(Talep 1): Lütfen aşağıdaki satırlarda "When reviewing" ifadesini içeren satırdan satırların sonuna kadar olan kısmı, iki uç da dahil olmak üzere aynen yeniden yazın.

(Kaynak metin):
□ □ □ □ □

Yazar: Pervin Ozulu
Hayatıma yeni tecrübeler katan ve
şekillendiren verimli bir gezi oldu.
Mart ayı idi, hafta içi hava hep güneşli geçti, sürekli masmavi bir gökyüzü vardı. Fakat bu güzel havanın tadını çıkartıp güzel fotoğraflar çekemediğim için dertlenip durdum. Cuma günü gökyüzü öyle güzeldi ki, fotoğraf çekmek için idealdi. Cumartesiyi deliler gibi sabırsızlıkla bekledim, beklentilerim çok yüksekti. Aslında hayat akışında en çok bizi üzen şey kendi beklentilerimizdir. Beklentiler çok yüksek ise gerçekleşmeme olasılığı da yüksektir ve bir şey istediğimiz gibi olmadığında daha da çok mutsuz oluruz. Halbuki beklenti ne kadar az ise o kadar çok daha mutlu olabiliriz, ters mantık ama işe yarıyor, oyun gibi bir şey.

□ □ □ □ □

(Talep 2): Gezi yazısında "Mart ayı idi, hafta" ifadesinden "gibi bir şey." ifadesine kadar uzanan bölümü harfi harfine aktarın.

(Bazı satırlar)
□ □ □ □ □

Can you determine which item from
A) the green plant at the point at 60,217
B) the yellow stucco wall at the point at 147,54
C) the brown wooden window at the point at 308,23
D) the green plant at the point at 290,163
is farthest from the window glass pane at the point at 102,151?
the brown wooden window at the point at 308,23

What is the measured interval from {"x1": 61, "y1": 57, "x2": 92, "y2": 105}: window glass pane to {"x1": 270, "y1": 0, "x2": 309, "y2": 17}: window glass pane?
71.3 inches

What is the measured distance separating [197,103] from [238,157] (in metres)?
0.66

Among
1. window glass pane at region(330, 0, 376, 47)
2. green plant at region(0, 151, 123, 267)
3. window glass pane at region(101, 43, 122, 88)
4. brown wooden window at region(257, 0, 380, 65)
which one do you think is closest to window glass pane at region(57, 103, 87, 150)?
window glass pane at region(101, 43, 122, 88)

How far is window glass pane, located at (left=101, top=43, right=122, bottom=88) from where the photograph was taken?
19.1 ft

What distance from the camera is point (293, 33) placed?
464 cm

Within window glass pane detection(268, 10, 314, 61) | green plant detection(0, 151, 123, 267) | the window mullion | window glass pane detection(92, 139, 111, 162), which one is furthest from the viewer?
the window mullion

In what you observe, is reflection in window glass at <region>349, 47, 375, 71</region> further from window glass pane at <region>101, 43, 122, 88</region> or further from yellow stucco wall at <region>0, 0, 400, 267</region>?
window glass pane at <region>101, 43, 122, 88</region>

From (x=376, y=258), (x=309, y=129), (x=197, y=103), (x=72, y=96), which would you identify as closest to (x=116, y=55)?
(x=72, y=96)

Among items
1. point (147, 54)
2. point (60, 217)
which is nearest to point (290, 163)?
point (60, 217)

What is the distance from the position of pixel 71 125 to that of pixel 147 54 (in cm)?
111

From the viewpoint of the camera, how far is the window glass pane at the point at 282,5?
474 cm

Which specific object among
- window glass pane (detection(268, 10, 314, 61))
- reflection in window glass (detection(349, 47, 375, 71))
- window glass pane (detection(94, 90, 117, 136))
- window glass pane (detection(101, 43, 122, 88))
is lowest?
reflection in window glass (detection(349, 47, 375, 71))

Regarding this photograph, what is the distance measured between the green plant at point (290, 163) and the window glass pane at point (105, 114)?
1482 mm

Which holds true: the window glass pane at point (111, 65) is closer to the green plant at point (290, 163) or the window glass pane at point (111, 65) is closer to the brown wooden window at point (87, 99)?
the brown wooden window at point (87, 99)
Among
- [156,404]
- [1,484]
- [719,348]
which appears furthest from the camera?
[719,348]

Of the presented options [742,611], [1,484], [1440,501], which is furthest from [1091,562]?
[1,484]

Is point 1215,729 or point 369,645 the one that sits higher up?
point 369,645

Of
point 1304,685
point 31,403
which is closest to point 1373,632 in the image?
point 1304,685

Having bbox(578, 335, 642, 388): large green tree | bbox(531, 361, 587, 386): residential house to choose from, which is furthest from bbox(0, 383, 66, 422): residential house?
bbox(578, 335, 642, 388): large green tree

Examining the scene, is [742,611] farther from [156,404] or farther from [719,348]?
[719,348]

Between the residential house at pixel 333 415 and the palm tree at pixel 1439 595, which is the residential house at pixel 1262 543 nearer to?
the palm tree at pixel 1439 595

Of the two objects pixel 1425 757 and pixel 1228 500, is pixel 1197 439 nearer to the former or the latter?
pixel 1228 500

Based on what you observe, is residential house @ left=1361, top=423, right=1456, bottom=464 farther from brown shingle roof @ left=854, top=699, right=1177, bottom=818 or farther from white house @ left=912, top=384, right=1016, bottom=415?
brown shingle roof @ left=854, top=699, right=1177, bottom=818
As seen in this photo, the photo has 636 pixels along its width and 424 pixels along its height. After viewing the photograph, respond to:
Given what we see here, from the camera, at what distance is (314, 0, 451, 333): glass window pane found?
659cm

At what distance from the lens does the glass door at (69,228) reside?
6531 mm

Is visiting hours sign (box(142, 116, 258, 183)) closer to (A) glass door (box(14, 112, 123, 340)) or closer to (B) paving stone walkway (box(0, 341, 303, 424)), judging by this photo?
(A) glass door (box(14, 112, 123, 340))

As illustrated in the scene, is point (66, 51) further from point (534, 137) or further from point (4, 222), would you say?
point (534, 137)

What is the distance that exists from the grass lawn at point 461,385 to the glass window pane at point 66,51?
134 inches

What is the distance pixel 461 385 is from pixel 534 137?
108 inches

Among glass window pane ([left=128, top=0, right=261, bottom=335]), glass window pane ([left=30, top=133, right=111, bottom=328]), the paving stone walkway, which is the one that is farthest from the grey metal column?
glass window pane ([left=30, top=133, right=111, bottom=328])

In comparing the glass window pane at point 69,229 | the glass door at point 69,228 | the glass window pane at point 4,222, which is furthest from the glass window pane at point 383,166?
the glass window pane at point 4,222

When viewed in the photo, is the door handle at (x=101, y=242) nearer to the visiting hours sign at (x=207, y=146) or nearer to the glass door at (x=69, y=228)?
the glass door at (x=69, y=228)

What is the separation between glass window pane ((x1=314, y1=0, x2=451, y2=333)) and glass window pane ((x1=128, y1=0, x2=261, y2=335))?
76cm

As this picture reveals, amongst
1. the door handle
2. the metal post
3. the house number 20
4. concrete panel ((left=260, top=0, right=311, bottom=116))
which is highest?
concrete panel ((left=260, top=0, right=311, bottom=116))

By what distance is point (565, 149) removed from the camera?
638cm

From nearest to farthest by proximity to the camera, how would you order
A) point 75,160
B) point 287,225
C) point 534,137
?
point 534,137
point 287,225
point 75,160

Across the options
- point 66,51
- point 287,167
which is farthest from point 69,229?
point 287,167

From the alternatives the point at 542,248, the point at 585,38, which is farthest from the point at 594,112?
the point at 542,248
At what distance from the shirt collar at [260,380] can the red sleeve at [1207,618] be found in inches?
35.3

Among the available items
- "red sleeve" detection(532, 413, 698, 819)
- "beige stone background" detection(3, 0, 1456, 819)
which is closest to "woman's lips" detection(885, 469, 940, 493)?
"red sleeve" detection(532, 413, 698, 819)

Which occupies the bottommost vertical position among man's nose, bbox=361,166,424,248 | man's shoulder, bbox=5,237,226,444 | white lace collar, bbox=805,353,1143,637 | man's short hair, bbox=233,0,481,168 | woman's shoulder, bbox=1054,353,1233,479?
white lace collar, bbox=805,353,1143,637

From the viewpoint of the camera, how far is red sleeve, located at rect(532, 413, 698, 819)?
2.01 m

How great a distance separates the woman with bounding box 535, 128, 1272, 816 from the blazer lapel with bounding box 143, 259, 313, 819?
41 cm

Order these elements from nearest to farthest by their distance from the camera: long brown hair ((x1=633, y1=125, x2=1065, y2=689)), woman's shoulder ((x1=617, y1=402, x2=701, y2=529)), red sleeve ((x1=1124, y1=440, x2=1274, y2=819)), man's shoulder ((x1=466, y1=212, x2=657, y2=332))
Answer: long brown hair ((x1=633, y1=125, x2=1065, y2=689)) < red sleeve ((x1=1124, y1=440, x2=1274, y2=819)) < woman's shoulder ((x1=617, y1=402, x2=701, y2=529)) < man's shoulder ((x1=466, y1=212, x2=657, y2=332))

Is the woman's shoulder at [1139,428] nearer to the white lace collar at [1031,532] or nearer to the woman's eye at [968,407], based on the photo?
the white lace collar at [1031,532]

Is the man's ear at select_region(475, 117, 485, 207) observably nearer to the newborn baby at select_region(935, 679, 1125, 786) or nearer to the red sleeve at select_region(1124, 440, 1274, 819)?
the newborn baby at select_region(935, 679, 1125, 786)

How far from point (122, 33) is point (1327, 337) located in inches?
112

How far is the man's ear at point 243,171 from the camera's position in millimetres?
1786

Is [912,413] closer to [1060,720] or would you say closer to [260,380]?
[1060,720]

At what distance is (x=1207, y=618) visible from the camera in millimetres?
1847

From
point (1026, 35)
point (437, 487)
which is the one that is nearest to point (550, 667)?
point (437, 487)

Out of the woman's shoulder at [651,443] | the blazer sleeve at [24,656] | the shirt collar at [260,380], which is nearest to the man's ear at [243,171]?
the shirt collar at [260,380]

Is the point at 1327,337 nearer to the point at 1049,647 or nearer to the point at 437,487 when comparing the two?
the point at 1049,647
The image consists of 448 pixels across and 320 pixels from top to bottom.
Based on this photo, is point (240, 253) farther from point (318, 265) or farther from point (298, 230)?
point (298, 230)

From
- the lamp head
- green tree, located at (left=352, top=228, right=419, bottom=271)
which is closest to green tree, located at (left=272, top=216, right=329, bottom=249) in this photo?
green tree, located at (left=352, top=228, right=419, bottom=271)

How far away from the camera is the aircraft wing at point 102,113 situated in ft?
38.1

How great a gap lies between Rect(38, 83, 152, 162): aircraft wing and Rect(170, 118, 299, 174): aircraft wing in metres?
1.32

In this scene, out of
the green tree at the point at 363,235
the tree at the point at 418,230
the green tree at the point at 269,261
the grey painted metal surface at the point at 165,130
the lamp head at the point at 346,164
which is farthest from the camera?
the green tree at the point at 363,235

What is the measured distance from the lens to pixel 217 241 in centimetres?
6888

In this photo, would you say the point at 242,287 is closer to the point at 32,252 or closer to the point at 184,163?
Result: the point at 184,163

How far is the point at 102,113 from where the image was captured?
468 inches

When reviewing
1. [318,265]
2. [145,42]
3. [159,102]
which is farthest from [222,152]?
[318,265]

□ □ □ □ □

(Yanıt 1):
When reviewing
1. [318,265]
2. [145,42]
3. [159,102]
which is farthest from [222,152]?
[318,265]

(Yanıt 2):
Mart ayı idi, hafta içi hava hep güneşli geçti, sürekli masmavi bir gökyüzü vardı. Fakat bu güzel havanın tadını çıkartıp güzel fotoğraflar çekemediğim için dertlenip durdum. Cuma günü gökyüzü öyle güzeldi ki, fotoğraf çekmek için idealdi. Cumartesiyi deliler gibi sabırsızlıkla bekledim, beklentilerim çok yüksekti. Aslında hayat akışında en çok bizi üzen şey kendi beklentilerimizdir. Beklentiler çok yüksek ise gerçekleşmeme olasılığı da yüksektir ve bir şey istediğimiz gibi olmadığında daha da çok mutsuz oluruz. Halbuki beklenti ne kadar az ise o kadar çok daha mutlu olabiliriz, ters mantık ama işe yarıyor, oyun gibi bir şey.